ASSIGNMENT A >>
Answer these from the news item on aging and risk:
(i) Which NYU institute carried out the research?
(ii) Who is the lead author of the study?
(iii) In which journal does the study appear?
ASSIGNMENT B >> Pick up the news report on aging, gray matter and risk after its last sentence and write a continuation.

--- SELECTED PASSAGE ---

Newswise — Age itself is not the determining factor in how an individual views or tolerates risk when making decisions; instead, it is the age-related decline in the volume of gray matter in our brains, research by NYU’s Institute for the Interdisciplinary Study of Decision Making shows.

“These results provide a basis for understanding the neural mechanisms involved in risky choices and offer a glimpse into the dynamics that affect decision-making in an aging population,” explains study co-author Paul Glimcher, a professor at NYU’s Center for Neural Science and director of the Interdisciplinary Study of Decision Making (IISDM). “This research can help us improve how we communicate with the elderly about complex issues that may present risks to them.”

“Older adults need to make many important financial and medical decisions, often under high levels of uncertainty,” adds lead author Ifat Levy, an associate professor of comparative medicine and of neuroscience at Yale University and visiting professor at IISDM. “We know that decision making changes with age, but we don’t really know what the biological basis of these changes is. In this paper, we make the first step towards answering this question, by showing that the decrease in gray matter volume in a particular part of the brain – posterior parietal cortex – accounts for the increase in risk aversion observed with age."

The study, which appears in the journal Nature Communications, focused on the right posterior parietal cortex (rPPC)—a part of the brain involved in planning movements, spatial reasoning, and attention.

--- DATASET EXTRACT ---

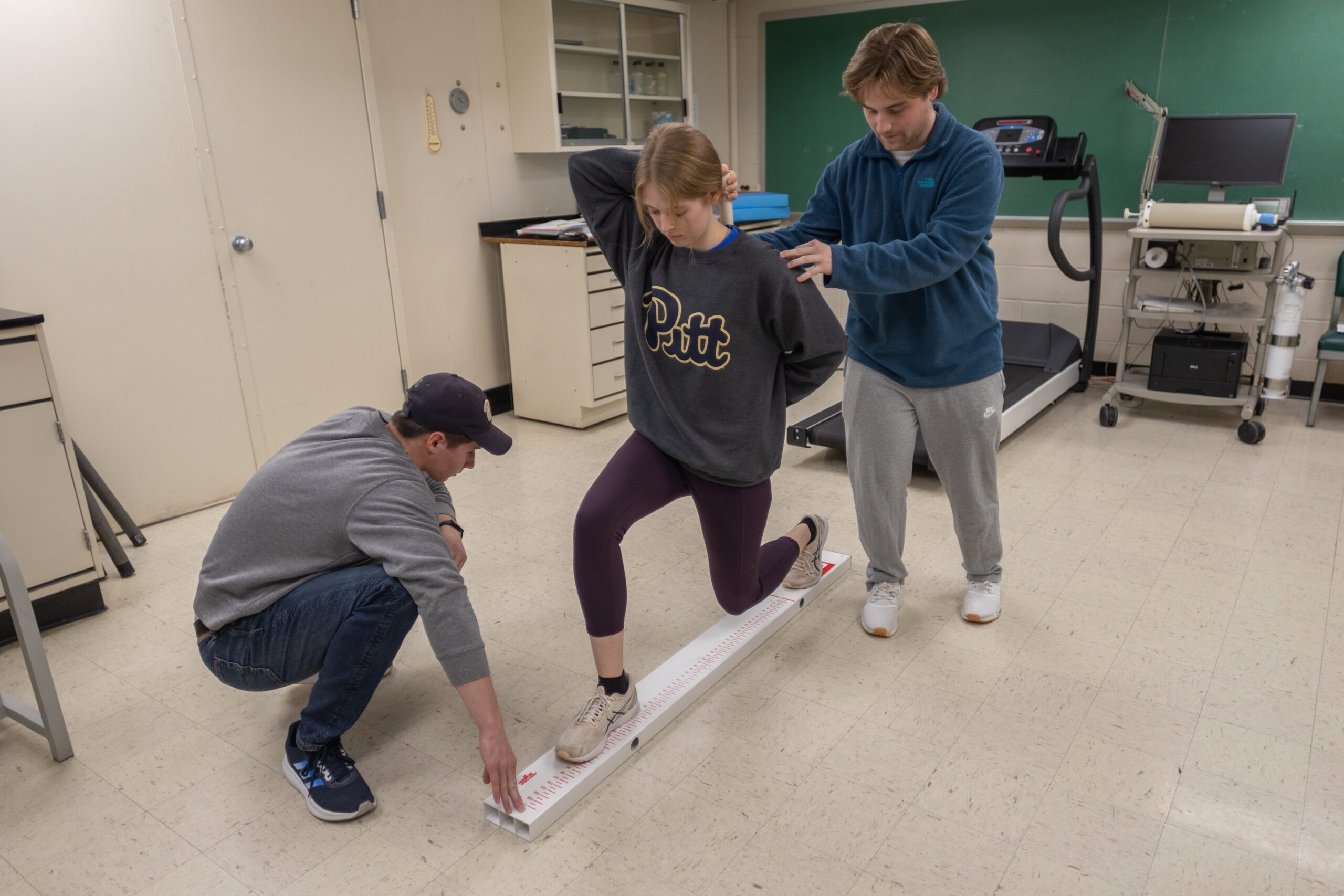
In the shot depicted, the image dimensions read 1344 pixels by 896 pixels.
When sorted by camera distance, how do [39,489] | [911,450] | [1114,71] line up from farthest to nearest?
[1114,71] → [39,489] → [911,450]

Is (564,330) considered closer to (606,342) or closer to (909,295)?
(606,342)

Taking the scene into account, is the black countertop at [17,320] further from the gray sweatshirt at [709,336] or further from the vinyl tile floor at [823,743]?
the gray sweatshirt at [709,336]

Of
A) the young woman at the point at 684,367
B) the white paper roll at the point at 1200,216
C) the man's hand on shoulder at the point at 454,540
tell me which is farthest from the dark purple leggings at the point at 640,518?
the white paper roll at the point at 1200,216

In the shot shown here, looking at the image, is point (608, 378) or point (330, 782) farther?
point (608, 378)

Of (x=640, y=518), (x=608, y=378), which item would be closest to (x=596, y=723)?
(x=640, y=518)

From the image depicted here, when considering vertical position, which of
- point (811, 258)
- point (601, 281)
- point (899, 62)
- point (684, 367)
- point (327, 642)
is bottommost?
point (327, 642)

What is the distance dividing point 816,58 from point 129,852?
5.46 meters

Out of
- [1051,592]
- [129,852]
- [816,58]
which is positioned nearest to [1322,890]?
[1051,592]

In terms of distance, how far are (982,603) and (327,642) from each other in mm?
1730

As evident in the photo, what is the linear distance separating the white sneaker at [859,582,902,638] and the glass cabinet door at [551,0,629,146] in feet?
10.3

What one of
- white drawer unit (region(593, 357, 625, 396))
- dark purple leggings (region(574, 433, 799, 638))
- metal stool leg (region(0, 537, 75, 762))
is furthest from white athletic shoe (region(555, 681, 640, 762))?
white drawer unit (region(593, 357, 625, 396))

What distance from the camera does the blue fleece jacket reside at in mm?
2008

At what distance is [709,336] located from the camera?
74.7 inches

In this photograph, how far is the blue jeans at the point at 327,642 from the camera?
1.85 m
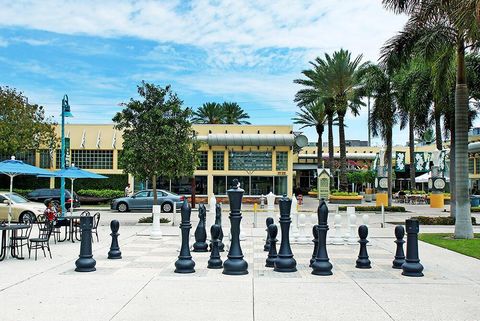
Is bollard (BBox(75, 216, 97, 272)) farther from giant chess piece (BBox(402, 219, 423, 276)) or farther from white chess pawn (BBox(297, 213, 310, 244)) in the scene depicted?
white chess pawn (BBox(297, 213, 310, 244))

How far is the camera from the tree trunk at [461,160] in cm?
1662

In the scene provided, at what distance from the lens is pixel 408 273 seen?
9.55m

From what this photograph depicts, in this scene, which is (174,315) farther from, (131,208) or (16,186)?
(16,186)

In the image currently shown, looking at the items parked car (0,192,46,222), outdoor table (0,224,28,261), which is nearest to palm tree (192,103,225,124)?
parked car (0,192,46,222)

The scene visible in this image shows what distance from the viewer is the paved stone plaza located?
6719 millimetres

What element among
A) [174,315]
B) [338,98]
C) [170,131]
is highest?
[338,98]

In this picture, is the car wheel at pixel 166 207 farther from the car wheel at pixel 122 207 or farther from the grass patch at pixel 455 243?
the grass patch at pixel 455 243

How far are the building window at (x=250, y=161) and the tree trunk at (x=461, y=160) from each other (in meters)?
24.6

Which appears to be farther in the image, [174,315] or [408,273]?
[408,273]

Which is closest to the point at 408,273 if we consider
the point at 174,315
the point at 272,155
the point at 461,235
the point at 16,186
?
the point at 174,315

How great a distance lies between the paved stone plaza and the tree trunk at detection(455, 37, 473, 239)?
16.1 feet

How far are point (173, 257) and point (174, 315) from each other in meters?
5.32

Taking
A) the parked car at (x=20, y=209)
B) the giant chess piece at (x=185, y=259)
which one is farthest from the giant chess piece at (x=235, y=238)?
the parked car at (x=20, y=209)

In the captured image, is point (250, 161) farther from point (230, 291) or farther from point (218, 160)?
point (230, 291)
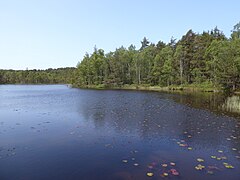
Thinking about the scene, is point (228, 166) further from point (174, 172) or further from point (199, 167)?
point (174, 172)

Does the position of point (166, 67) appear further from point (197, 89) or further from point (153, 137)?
point (153, 137)

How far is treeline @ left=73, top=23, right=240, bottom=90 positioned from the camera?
47156mm

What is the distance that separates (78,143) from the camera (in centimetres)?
1252

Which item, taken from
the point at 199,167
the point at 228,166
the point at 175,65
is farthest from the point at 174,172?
the point at 175,65

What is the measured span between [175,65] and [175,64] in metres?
0.34

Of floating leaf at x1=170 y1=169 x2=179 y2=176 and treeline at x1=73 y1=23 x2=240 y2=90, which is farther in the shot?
treeline at x1=73 y1=23 x2=240 y2=90

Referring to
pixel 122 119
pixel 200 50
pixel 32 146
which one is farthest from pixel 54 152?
pixel 200 50

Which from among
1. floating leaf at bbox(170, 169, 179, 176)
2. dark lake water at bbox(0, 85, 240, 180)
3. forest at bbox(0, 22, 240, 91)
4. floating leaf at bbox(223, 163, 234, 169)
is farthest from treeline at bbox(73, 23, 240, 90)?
floating leaf at bbox(170, 169, 179, 176)

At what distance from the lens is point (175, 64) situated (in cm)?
7325

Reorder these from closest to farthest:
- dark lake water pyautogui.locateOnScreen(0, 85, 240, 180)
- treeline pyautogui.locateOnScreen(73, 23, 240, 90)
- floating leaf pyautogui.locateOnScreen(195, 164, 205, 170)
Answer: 1. dark lake water pyautogui.locateOnScreen(0, 85, 240, 180)
2. floating leaf pyautogui.locateOnScreen(195, 164, 205, 170)
3. treeline pyautogui.locateOnScreen(73, 23, 240, 90)

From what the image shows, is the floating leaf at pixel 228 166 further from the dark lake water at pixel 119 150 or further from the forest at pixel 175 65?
the forest at pixel 175 65

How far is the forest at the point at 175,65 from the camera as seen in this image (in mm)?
47250

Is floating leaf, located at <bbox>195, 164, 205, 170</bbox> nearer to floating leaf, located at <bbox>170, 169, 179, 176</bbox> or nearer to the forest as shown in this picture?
floating leaf, located at <bbox>170, 169, 179, 176</bbox>

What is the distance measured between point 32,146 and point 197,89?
174 ft
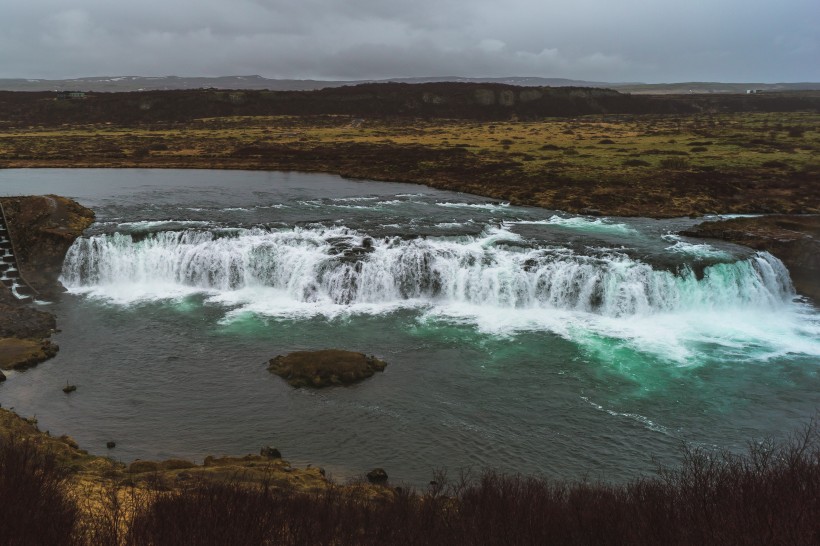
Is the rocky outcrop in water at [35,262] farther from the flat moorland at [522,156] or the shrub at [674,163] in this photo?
the shrub at [674,163]

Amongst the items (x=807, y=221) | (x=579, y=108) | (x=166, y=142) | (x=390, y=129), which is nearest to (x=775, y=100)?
(x=579, y=108)

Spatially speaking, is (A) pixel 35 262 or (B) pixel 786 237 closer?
(A) pixel 35 262

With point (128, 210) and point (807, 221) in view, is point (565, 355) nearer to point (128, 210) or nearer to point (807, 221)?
point (807, 221)

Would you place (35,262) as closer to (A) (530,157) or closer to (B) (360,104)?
(A) (530,157)

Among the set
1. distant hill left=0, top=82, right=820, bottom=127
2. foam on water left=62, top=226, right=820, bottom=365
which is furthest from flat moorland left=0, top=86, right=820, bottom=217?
foam on water left=62, top=226, right=820, bottom=365

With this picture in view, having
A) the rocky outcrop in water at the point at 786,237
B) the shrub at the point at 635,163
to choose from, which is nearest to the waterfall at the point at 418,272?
the rocky outcrop in water at the point at 786,237

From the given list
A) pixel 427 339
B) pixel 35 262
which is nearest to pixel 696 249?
pixel 427 339
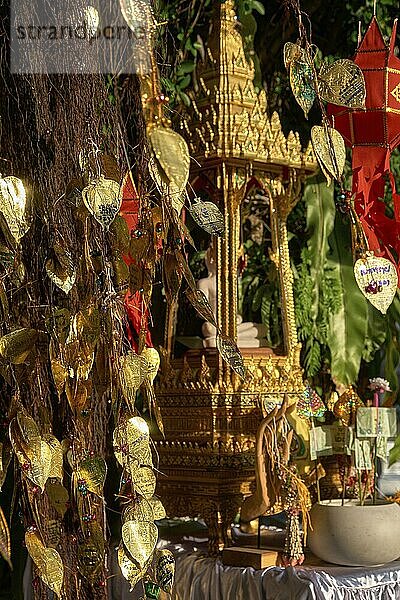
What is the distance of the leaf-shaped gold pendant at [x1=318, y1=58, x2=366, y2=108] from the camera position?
3.99 feet

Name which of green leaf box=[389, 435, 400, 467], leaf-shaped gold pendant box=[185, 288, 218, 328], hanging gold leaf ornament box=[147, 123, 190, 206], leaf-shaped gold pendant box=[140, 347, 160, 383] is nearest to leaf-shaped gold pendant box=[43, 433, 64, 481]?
leaf-shaped gold pendant box=[140, 347, 160, 383]

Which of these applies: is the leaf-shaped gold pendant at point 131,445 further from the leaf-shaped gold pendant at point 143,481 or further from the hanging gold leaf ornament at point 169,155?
the hanging gold leaf ornament at point 169,155

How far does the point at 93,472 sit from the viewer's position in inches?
46.4

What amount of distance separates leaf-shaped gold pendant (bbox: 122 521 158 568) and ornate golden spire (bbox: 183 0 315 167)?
1225mm

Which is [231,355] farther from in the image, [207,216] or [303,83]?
[303,83]

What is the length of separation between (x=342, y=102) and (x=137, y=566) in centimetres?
63

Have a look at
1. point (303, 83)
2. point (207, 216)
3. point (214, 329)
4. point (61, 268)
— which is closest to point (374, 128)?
point (214, 329)

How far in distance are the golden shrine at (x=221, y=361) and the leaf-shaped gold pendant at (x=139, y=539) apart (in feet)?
3.27

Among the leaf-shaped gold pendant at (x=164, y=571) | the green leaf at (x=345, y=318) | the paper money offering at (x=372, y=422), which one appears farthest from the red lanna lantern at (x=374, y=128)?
the leaf-shaped gold pendant at (x=164, y=571)

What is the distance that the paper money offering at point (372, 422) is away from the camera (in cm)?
214

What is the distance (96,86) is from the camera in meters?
1.30

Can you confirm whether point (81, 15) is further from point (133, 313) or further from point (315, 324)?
point (315, 324)

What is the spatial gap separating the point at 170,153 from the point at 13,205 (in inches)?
8.1

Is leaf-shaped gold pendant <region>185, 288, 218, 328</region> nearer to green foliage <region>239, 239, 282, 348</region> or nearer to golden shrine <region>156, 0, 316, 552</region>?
golden shrine <region>156, 0, 316, 552</region>
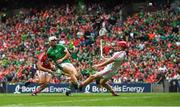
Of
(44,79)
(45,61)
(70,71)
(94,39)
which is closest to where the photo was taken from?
(70,71)

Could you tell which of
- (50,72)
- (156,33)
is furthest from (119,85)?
(50,72)

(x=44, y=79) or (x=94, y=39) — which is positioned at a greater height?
(x=94, y=39)

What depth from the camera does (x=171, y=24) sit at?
134 feet

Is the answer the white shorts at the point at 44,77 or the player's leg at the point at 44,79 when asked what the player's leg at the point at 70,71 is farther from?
the white shorts at the point at 44,77

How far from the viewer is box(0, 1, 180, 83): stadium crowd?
121 ft

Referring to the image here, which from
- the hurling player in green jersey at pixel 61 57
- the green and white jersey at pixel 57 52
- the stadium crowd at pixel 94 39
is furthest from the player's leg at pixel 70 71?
the stadium crowd at pixel 94 39

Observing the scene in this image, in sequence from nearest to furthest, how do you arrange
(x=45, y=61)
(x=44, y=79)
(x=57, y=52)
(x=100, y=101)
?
(x=100, y=101)
(x=57, y=52)
(x=45, y=61)
(x=44, y=79)

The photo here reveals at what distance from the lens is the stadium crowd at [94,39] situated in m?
36.8


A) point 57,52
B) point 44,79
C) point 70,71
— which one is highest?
point 57,52

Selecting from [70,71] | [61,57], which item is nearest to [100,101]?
[70,71]

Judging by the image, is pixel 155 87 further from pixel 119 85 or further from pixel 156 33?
pixel 156 33

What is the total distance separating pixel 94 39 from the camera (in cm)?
4262

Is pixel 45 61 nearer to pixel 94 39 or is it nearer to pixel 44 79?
pixel 44 79

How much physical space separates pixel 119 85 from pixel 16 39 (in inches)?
549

---

ANSWER BOX A >>
(i) NYU's Institute for the Interdisciplinary Study of Decision Making (IISDM).
(ii) Ifat Levy.
(iii) Nature Communications.

ANSWER BOX B >>
For the study, the research team presented a series of choices to 52 study participants, aged 18 to 88 years. Participants could either receive $5 or take their chances with a lottery of varying amounts and probabilities. For example, a participant could choose the certain gain of $5 or opt for a 25 percent chance of getting $20. The researchers also measured the gray matter volume in the posterior parietal cortex of each subject, drawn from MRI scans. After analyzing the risk choices and MRI measurements, the researchers confirmed that age-related decline in risk tolerance correlates more with changes in brain anatomy than with age.

The study’s other authors were: Michael Grubb, an NYU postdoctoral fellow at the time of the study and now an assistant professor at Trinity College in Connecticut; Agnieszka Tymula, a senior lecturer at the University of Sydney; and Sharon Gilaie-Dotan, a postdoctoral fellow at University College London.

The research was supported by grants from the National Institutes of Health (R01 5R01AG033406, R21AG049293); the DOI for this paper will be 10.1038/NCOMMS13822.